::: Selection

Tic-Tac-Toe may be easily extended in several different ways, using the GAMES
tool. The first conceivable extension is to change the size of the matrix. For instance,
one can play with a four-by-four matrix. One could also extend the 2-dimensional to a
3-dimensional matrix.
Another extension is the change of the “Check Winner” rule. One could preserve
the rule of a three-by-three matrix when using larger matrices. One could use a 4-tiles
rule for four-by-four matrix. One could arbitrarily change the patterns – say instead of
using just rows, columns and diagonals – one could use more complicated patterns in
the plane or out of the plane in case of 3-dimensional matrices.
As a third conceivable extension, one could add more than 2 players, keeping their
turns in round-robin fashion, or even by randomizing their turns.

::::::

• **Task to carry out**:
Copy the Tic-Tac-Toe passage above word for word, starting at the words "Tic-Tac-Toe may be" and ending after "of 3-dimensional matrices.".

::: Supplied entries

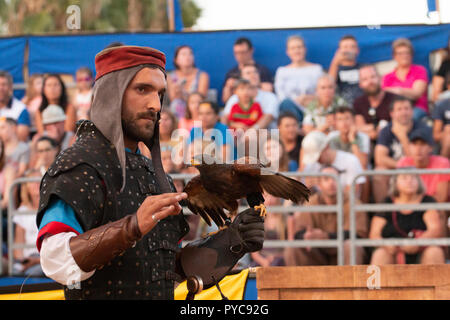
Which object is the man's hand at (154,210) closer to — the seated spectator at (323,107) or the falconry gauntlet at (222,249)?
the falconry gauntlet at (222,249)

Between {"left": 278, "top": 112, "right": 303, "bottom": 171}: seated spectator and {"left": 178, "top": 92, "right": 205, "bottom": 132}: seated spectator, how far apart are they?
86 cm

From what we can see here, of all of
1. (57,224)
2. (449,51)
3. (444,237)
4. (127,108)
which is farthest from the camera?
(449,51)

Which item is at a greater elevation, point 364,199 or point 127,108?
point 127,108

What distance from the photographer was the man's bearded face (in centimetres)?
309

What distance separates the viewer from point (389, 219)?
6.88 meters

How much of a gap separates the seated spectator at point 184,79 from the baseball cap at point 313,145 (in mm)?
1241

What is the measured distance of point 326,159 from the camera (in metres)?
7.10

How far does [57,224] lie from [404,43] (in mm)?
5574

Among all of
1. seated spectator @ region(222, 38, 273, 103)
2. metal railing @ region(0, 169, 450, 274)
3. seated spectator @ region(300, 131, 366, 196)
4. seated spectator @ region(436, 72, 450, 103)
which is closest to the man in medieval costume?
metal railing @ region(0, 169, 450, 274)

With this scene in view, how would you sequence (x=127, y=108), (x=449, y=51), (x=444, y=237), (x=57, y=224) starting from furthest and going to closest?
1. (x=449, y=51)
2. (x=444, y=237)
3. (x=127, y=108)
4. (x=57, y=224)

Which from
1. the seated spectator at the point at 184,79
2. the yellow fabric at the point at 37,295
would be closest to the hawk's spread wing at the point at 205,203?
the yellow fabric at the point at 37,295

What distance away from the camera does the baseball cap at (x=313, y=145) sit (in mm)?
7148
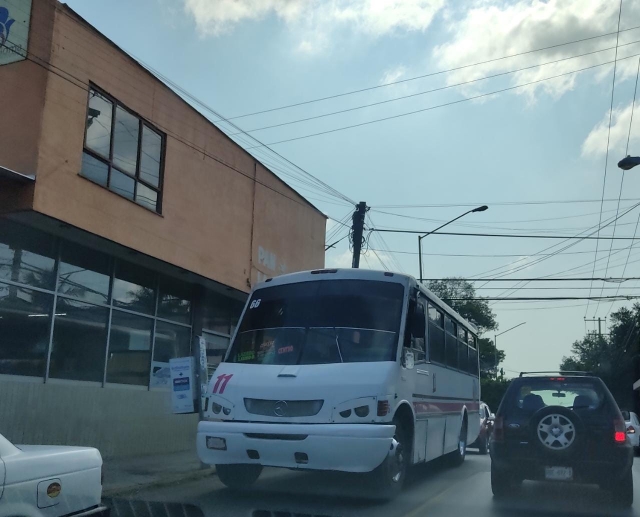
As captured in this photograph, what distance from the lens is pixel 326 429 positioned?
8375 millimetres

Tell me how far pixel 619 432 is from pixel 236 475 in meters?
4.84

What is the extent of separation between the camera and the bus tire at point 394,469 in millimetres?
8680

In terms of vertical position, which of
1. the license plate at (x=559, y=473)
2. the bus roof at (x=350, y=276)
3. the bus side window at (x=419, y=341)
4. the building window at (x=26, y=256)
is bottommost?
the license plate at (x=559, y=473)

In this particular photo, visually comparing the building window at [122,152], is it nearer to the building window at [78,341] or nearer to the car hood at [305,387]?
the building window at [78,341]

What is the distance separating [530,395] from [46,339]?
757 centimetres

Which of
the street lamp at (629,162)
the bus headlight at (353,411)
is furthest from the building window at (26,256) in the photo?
the street lamp at (629,162)

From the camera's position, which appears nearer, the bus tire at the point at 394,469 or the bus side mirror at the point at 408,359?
the bus tire at the point at 394,469

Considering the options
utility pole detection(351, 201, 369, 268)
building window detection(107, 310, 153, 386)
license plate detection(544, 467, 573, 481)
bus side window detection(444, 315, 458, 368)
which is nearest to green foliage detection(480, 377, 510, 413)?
utility pole detection(351, 201, 369, 268)

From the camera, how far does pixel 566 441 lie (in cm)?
902

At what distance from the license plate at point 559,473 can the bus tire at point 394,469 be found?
1751mm

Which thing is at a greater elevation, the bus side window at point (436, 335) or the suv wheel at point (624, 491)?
the bus side window at point (436, 335)

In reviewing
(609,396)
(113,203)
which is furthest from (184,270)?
(609,396)

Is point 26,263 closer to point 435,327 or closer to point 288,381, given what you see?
point 288,381

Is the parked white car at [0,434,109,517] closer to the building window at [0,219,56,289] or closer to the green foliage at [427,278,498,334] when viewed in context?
the building window at [0,219,56,289]
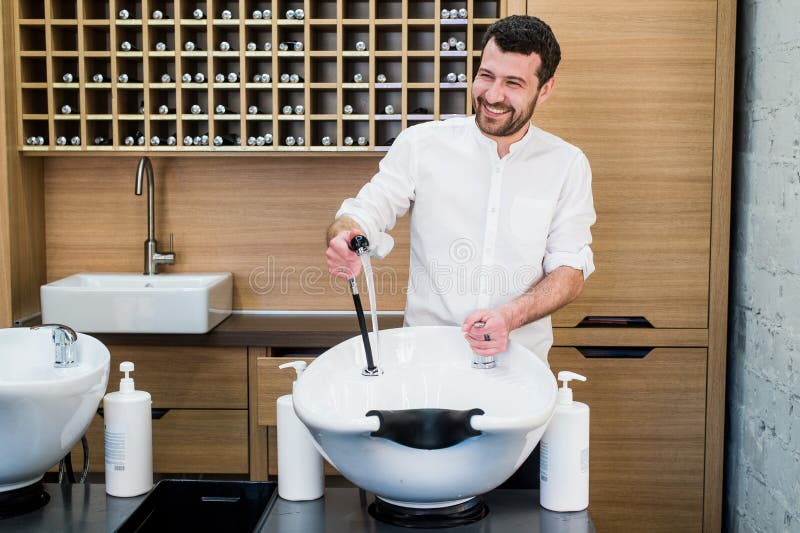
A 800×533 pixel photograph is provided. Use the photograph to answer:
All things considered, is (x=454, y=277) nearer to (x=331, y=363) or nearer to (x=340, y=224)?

::::::

• **Result for this task**:
Tic-Tac-Toe may be easily extended in several different ways, using the GAMES
tool. The first conceivable extension is to change the size of the matrix. For instance,
one can play with a four-by-four matrix. One could also extend the 2-dimensional to a
3-dimensional matrix.
Another extension is the change of the “Check Winner” rule. One could preserve
the rule of a three-by-three matrix when using larger matrices. One could use a 4-tiles
rule for four-by-four matrix. One could arbitrarily change the patterns – say instead of
using just rows, columns and diagonals – one could use more complicated patterns in
the plane or out of the plane in case of 3-dimensional matrices.